Thirty years ago, when Consumers Union, the publisher of Consumer Reports magazine, commissioned the photojournalist Eugene Richards to travel through fourteen American cities and towns to document poverty, he approached the project with the meticulousness of a policy analyst. “We read news articles and sociology texts, studied maps and statistics charts, searching for ways to address the issues of hunger, homelessness, and unemployment,” Richards, who had previously worked as a civil-rights activist, and had photographed the Arkansas Delta and the neighborhood of Dorchester, Boston, where he grew up, wrote in the foreword to the resulting book, the seminal “Below the Line: Living Poor in America.” The volume, which was published in 1987, was divided into fourteen profiles of individuals and families, from Mexican-American immigrants living in Texas border towns to the inhabitants of a shantytown on New York City’s Lower East Side. Richards’s photos were accompanied by extensive first-person accounts based on recorded interviews. “It was always meant to be a textual piece,” he told me recently.

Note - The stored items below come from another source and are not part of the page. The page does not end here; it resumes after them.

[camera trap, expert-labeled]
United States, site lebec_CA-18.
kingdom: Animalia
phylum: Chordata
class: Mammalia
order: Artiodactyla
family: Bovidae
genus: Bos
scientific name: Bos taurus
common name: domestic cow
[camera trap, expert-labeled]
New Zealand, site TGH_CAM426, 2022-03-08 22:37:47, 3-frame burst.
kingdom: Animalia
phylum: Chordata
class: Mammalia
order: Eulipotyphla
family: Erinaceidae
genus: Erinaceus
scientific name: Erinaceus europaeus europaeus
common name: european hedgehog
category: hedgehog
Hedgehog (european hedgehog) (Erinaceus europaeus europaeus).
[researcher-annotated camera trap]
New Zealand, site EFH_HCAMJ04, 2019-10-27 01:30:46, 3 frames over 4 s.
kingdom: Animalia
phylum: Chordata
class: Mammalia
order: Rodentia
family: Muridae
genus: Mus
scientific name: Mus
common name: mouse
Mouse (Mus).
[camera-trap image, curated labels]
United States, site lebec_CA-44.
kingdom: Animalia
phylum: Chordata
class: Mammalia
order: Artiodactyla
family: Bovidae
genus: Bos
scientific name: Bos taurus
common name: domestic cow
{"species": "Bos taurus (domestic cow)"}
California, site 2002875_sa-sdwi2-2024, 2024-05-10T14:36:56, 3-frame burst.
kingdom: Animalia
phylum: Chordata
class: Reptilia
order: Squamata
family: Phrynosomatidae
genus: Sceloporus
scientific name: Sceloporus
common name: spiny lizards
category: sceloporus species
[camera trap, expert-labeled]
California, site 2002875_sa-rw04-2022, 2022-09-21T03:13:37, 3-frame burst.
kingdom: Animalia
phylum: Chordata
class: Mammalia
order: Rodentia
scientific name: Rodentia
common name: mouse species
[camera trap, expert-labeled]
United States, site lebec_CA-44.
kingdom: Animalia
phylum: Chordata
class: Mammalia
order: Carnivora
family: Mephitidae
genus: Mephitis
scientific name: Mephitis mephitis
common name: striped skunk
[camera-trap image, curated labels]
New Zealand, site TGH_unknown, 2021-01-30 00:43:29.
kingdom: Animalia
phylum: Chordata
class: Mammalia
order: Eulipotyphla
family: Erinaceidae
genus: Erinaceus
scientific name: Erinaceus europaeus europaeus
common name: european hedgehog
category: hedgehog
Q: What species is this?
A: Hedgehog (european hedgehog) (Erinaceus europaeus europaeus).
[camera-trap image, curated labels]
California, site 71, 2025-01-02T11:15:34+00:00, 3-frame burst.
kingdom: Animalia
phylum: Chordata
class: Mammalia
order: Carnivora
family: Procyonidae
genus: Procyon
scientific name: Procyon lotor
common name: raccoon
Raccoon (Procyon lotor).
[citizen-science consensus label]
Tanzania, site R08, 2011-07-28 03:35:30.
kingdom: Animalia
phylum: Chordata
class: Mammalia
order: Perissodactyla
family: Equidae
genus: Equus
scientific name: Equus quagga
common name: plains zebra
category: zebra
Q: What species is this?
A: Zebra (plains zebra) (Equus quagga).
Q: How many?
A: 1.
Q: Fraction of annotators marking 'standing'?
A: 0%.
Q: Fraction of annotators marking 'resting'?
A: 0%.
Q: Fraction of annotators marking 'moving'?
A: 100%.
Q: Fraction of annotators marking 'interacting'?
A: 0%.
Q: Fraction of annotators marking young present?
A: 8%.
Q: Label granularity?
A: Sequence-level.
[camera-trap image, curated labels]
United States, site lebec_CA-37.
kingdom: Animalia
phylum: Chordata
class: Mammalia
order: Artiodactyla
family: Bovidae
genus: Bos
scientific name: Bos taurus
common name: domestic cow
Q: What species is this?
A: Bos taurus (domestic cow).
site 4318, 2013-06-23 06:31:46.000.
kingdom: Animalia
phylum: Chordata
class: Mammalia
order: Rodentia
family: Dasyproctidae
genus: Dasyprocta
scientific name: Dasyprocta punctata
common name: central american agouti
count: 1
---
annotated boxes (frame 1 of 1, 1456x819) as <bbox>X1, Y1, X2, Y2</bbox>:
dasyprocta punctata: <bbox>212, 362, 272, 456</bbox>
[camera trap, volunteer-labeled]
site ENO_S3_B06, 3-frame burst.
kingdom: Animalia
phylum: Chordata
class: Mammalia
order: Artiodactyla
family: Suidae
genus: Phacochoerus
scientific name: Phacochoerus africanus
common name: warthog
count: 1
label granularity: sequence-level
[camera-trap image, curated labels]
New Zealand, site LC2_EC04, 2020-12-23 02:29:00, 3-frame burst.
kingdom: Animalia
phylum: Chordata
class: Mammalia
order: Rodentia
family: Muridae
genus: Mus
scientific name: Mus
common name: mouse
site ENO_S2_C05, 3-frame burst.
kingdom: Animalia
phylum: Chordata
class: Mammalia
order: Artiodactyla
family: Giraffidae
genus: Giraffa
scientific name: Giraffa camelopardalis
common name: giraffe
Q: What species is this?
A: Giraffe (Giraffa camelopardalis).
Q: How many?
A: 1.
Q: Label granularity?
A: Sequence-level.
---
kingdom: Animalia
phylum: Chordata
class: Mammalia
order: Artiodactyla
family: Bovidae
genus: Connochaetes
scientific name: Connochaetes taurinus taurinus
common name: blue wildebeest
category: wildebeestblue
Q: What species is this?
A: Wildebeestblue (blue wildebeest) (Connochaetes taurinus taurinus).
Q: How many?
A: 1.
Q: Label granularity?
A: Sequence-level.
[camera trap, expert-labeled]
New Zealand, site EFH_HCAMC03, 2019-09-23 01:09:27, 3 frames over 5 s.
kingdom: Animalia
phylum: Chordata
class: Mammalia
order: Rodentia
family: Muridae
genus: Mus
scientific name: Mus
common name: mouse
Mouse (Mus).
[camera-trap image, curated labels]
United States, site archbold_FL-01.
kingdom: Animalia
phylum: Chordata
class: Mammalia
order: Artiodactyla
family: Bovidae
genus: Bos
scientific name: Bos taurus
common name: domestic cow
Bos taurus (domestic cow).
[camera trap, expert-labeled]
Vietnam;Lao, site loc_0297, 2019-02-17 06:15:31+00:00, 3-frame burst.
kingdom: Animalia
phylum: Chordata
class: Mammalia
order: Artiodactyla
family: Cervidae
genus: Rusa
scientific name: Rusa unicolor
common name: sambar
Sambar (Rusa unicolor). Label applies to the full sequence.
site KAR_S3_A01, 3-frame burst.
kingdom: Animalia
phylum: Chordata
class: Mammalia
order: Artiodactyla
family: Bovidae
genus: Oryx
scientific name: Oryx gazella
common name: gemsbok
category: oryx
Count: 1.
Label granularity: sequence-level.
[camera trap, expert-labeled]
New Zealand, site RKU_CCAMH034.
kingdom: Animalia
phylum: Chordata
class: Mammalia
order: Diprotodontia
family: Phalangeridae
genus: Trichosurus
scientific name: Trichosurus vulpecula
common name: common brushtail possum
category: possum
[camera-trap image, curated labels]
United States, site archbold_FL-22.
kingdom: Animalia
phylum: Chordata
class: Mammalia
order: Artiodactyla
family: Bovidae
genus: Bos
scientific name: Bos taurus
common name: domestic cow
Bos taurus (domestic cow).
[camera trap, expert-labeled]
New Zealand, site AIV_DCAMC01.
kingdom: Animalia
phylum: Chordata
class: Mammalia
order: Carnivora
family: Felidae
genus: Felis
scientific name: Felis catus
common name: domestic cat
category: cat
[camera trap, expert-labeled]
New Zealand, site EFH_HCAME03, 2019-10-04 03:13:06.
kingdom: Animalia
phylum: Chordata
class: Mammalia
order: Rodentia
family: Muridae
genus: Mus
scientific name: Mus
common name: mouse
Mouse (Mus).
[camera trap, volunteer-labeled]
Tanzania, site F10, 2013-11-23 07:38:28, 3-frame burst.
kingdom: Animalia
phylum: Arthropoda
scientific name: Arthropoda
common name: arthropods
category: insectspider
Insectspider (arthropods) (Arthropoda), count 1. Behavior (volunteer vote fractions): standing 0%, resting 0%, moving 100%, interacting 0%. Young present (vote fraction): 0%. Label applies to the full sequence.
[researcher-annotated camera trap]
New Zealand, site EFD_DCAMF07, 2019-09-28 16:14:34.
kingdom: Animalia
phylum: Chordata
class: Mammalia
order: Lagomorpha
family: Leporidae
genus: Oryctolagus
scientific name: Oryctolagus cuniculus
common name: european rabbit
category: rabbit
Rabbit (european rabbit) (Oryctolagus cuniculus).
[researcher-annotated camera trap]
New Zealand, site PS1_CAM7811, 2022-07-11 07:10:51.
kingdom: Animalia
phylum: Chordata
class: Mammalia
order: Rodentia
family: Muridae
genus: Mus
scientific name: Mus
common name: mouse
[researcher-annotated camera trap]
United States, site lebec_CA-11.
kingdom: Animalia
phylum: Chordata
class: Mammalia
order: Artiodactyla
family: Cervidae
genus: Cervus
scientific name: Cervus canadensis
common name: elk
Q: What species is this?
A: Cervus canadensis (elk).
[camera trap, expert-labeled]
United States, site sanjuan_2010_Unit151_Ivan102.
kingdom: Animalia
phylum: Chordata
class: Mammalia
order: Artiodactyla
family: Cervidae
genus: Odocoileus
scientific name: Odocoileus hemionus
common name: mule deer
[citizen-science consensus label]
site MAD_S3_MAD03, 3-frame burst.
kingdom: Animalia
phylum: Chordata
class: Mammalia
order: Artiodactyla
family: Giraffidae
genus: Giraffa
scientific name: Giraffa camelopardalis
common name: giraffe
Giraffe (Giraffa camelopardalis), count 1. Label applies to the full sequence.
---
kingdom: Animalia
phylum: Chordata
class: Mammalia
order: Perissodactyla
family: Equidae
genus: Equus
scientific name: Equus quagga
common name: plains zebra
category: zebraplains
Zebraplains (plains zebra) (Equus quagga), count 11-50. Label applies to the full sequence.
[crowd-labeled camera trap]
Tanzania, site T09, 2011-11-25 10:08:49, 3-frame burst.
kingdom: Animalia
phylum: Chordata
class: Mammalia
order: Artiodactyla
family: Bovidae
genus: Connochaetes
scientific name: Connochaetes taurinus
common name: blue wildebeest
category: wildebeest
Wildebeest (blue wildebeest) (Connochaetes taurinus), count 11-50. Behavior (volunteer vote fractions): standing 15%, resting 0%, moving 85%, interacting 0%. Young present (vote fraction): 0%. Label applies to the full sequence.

But it was the pictures themselves—a selection of which will go on view at the Bronx Documentary Centerbeginning October 1st—that conveyed a sweeping and indelible portrait of American poverty, and continued Richards’s work as a descendant of photographers from Jacob Riis to Walker Evans. Richards, who, in the decades since “Below the Line,” has turned his compassionate eye to other communities on the fringes—military vets, crack addicts, psychiatric patients—observed his subjects with extraordinary patience, often spending days or weeks in their company before lifting his camera. Both he and they were aware of the clichés of poverty journalism—the posed portraits of dignified despair. Richards was looking for something else. An image of a skinny boy lying on the hood of a dingy car in Still House Hollow, Tennessee, and another of the boy and his family shooting off fireworks were made after four days of waiting, Richards told me. The family was expecting him when he arrived at their door, but after sitting for a single posed portrait they retreated into their home and refused to open up for more. So Richards sat down on their porch and waited. When he returned to the house the next day to resume his vigil, they offered him water but remained resistant. On day four, something gave way, and the family started carrying on as if the photographer had become invisible. By the time he was done, he says, “they were going to build me a house there. They were telling me where it was going to be.”